[start of DOCUMENT SEGMENT]

The decoder parses the bitstream according to the signaling
protocol used by the encoder and decoder. In one implementation,
the decoder retrieves frame class information indicating general
class (e.g., voiced, unvoiced, silent) for a frame and a single
additional bit that signals "intra" or "predicted" for a voiced or
transition frame. Alternatively, the decoder gets intra/predicted
frame class information for other and/or additional classes of
frames, or by another signaling mechanism.
[0103] The decoder determines (720) whether the frame is an intra
frame or predicted frame. If the frame is a predicted frame, the
decoder gets (740) the predicted frame parameters for the frame.
The exact parameters used for predicted frames depend on
implementation. The decoder reconstructs (742) the excitation
signal for the predicted frame from the relevant parameters and
interpolates (744) filter coefficient information with filter
coefficient information from another frame, so as to smooth
transitions in coefficient values between the frames. The decoder
may also apply interpolation within a predicted frame for different
sets of coefficients.
[0104] If the frame is an intra frame, the decoder gets (730) the
intra frame parameters for the frame. The exact parameters used for
intra frames depend on implementation. Intra frames typically lack
pitch values and gain values that require long-term prediction. The
decoder reconstructs (732) the excitation signal for the intra
frame from the relevant parameters. The decoder may skip
cross-frame interpolation of filter coefficient information for
intra frames to reduce memory dependence for such information,
while still applying interpolation within an intra frame for
different sets of LP coefficients.
[0105] The decoder then applies (750) the LP filter for the intra
or predicted frame and adds the excitation signal for the frame to
reconstruct the frame. In some embodiments, synthesis filtering for
intra and predicted frames relies on previously reconstructed
samples from a previous frame for start state, where the samples
are reproduced with error concealment techniques if necessary. In
other embodiments, synthesis filtering for an intra frame uses a
specially coded start state vector for the start of the intra frame
or buffer area samples, so as to remove the memory dependence on
previous frame samples.
[0106] Many different criteria can be used to determine when to
insert intra frames, and intra frame usage can vary dynamically.
Intra frames may be introduced at a regular interval (as described
below with reference to FIG. 8), at selective times, or on some
other basis. For example, the encoder may selectively skip intra
frame insertion when it is not needed (e.g., if there are several
silent frames that act as natural reset points). Skipping
interpolation of coefficient information between an intra frame and
the preceding frame can lead to distortion. So, the encoder may
change locations of intra frames so as to improve overall
quality.

[end of DOCUMENT SEGMENT]

◆ EXERCISES TO COMPLETE
1. In the decoder passage, what do intra frames typically lack?
2. Please pick up the decoder passage after its final sentence and keep writing it.
The entries come from a different source than the decoder passage.

[start of DATA EXCERPTS]

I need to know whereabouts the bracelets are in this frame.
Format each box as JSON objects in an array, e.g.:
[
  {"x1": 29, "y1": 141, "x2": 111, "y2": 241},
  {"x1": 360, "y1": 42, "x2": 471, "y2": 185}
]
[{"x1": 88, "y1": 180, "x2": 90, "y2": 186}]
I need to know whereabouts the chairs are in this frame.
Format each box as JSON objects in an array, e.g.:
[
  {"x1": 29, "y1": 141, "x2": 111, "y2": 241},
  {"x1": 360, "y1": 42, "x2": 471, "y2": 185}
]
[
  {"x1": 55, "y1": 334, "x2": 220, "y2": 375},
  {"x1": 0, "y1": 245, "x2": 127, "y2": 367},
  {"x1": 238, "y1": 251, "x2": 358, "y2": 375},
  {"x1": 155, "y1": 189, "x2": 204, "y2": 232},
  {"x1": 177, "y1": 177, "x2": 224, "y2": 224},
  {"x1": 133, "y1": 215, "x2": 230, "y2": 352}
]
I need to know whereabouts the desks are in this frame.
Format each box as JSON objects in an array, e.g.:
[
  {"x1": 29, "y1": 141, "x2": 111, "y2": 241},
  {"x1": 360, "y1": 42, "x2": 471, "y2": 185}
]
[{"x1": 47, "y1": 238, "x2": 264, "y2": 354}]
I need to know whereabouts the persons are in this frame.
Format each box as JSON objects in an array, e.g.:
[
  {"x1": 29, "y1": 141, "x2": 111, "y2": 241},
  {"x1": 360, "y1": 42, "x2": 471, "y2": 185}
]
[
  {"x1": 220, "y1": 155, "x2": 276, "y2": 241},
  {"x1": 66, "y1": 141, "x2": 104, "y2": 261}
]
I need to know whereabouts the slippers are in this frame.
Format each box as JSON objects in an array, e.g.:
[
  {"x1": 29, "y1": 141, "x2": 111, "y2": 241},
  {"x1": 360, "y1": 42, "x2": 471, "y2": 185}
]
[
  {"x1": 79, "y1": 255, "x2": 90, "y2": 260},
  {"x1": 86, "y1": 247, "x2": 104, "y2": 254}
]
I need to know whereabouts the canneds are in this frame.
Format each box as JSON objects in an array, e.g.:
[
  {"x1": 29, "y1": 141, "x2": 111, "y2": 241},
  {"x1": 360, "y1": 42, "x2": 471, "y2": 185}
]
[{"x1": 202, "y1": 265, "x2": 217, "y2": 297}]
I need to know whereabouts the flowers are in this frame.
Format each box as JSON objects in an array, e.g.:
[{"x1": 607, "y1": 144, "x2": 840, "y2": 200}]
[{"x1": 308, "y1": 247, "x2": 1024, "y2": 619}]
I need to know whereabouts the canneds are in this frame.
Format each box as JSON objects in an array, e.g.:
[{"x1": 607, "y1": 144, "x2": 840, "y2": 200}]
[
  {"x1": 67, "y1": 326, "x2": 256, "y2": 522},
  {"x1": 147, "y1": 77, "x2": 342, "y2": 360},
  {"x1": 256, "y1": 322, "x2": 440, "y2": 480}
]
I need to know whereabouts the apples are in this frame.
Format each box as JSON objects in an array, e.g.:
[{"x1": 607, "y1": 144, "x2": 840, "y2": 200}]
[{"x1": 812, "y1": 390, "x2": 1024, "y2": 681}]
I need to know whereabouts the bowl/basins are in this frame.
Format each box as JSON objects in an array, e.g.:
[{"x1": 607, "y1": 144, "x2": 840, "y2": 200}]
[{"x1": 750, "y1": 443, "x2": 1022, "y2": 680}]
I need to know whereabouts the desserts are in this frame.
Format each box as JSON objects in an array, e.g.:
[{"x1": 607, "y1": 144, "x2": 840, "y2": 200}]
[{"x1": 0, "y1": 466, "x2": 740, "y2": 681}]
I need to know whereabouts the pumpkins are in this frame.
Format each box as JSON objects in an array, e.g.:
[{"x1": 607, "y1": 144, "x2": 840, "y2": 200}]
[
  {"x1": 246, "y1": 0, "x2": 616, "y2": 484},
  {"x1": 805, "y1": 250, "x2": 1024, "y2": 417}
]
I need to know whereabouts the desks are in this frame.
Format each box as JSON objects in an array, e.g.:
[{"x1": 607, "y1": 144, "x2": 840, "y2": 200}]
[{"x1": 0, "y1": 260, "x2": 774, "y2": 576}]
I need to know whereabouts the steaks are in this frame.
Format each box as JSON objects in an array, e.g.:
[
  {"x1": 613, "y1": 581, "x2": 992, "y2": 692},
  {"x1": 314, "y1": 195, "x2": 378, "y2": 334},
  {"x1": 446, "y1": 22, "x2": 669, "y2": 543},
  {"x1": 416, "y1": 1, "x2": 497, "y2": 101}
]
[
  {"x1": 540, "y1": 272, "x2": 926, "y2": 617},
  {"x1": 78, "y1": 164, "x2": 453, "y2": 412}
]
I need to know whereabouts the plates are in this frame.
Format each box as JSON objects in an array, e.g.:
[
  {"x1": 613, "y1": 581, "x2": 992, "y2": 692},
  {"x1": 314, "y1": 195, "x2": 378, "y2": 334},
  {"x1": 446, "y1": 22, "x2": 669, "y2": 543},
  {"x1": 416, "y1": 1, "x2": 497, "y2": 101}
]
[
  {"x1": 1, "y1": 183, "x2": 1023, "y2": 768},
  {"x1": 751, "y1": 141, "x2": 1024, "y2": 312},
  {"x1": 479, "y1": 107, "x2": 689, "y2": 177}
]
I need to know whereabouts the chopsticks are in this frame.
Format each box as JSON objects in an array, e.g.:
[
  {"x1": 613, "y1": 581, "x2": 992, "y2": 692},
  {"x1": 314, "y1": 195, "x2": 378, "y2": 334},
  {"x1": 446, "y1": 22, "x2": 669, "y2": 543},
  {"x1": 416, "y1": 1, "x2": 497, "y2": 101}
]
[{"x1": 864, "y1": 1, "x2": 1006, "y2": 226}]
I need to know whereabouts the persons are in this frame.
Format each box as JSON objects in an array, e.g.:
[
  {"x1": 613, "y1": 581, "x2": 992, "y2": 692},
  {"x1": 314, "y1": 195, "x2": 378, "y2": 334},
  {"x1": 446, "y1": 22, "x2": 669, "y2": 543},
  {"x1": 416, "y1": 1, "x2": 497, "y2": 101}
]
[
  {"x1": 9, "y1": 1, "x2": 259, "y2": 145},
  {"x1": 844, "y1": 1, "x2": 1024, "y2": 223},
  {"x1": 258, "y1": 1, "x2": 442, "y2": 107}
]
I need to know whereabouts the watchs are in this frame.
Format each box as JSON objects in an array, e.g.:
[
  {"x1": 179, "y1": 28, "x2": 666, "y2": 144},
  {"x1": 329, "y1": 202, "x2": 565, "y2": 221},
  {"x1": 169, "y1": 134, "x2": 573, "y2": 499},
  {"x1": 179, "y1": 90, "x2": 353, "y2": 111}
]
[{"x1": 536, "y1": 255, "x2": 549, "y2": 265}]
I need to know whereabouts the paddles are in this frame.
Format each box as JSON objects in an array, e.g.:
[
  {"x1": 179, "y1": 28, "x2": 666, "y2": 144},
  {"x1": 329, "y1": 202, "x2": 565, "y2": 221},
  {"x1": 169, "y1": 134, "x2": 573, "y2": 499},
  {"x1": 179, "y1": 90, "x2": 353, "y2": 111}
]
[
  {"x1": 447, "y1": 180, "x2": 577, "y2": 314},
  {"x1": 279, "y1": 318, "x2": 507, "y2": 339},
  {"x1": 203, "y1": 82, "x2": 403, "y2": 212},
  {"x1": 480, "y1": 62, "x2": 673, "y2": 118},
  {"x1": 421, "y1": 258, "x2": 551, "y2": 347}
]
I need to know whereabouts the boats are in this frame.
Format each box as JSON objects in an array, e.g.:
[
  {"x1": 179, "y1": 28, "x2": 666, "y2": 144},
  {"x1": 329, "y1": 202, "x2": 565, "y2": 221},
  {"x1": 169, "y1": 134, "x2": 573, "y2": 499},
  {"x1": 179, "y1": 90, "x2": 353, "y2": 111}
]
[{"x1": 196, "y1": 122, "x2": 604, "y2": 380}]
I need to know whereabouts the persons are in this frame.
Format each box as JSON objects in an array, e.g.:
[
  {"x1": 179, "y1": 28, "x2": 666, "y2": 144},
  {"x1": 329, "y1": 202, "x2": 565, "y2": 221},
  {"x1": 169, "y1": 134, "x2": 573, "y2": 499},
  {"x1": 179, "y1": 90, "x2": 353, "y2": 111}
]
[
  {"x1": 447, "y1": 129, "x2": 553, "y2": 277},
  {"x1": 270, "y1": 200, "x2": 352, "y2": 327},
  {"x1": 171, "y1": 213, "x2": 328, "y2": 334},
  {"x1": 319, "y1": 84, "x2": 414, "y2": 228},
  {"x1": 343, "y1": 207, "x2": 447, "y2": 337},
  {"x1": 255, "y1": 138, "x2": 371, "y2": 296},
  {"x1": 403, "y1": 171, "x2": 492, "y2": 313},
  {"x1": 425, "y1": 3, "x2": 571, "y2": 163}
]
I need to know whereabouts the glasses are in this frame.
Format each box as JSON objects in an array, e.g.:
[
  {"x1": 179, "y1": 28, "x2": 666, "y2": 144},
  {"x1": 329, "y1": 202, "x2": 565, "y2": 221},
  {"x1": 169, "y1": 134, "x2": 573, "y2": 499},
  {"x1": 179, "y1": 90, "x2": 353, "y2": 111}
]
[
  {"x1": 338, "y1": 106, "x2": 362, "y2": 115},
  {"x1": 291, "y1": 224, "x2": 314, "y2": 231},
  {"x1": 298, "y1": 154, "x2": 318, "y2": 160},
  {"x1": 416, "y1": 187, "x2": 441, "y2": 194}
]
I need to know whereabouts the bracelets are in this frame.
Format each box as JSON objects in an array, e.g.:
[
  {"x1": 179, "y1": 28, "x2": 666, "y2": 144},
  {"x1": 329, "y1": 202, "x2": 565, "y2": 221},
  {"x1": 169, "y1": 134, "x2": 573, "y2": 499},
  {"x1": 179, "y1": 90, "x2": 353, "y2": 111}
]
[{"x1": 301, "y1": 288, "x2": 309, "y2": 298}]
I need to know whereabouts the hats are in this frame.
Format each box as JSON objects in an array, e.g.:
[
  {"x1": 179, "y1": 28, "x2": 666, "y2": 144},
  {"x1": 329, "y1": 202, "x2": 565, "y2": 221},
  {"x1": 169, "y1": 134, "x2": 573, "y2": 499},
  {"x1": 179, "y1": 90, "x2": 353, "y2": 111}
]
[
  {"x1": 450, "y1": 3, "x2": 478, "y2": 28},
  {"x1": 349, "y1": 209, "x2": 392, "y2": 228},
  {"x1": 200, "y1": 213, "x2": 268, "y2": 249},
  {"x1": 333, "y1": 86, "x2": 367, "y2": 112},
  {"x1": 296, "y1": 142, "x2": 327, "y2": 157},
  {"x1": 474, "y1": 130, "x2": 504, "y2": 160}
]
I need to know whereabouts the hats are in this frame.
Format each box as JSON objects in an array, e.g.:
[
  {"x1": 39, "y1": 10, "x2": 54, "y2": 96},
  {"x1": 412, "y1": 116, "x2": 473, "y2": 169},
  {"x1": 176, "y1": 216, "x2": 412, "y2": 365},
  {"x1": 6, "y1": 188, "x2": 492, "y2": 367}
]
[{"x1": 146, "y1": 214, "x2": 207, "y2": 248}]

[end of DATA EXCERPTS]

◆ WRITTEN ANSWERS
1. Pitch values and gain values that require long-term prediction.

2.
[0107] FIG. 8 shows a technique for adjusting intra frame rate in
view of feedback from a network and/or decoder. The encoder gets
(810) feedback from a network and/or decoder. The network feedback
indicates network bandwidth, network noise condition, and/or
network congestion levels. The decoder feedback indicates the
number or rate of packets that the decoder has been unable to
decode, for one reason or another. Alternatively, the encoder gets
other and/or additional feedback.
[0108] The encoder then sets (820) the intra frame rate by
increasing, decreasing, or maintaining the intra frame rate. The
encoder increases intra frame rate when network losses are more
likely so as to allow better recovery from packet losses, and
decreases intra frame rate when network losses are less likely.
While increasing intra frame rate improves resiliency to packet
losses, the countervailing concern is that increasing intra frame
rate can cause degradation in quality when there are no losses,
since intra frames are mostly inferior to predicted frames in terms
of pure compression efficiency. The intra frame rate settings are
experimentally derived depending on a particular network, codec,
and/or content. In one implementation, the encoder sets the intra
frame rate as shown in Table 3.
TABLE-US-00003 TABLE 3 Intra frame rate related to packet loss rate
Packet loss rate Distance between intra frames 0% <= loss rate
< 3% n/a (do not use intra frames) 3% <= loss rate < 5% 7
5% <= loss rate < 10% 5 10% <= loss rate 3
[0109] As Table 3 shows, for ideal network conditions, no intra
frames are used. Otherwise, intra frames are periodically inserted.
Alternatively, the encoder sets intra frame rate on some other
basis.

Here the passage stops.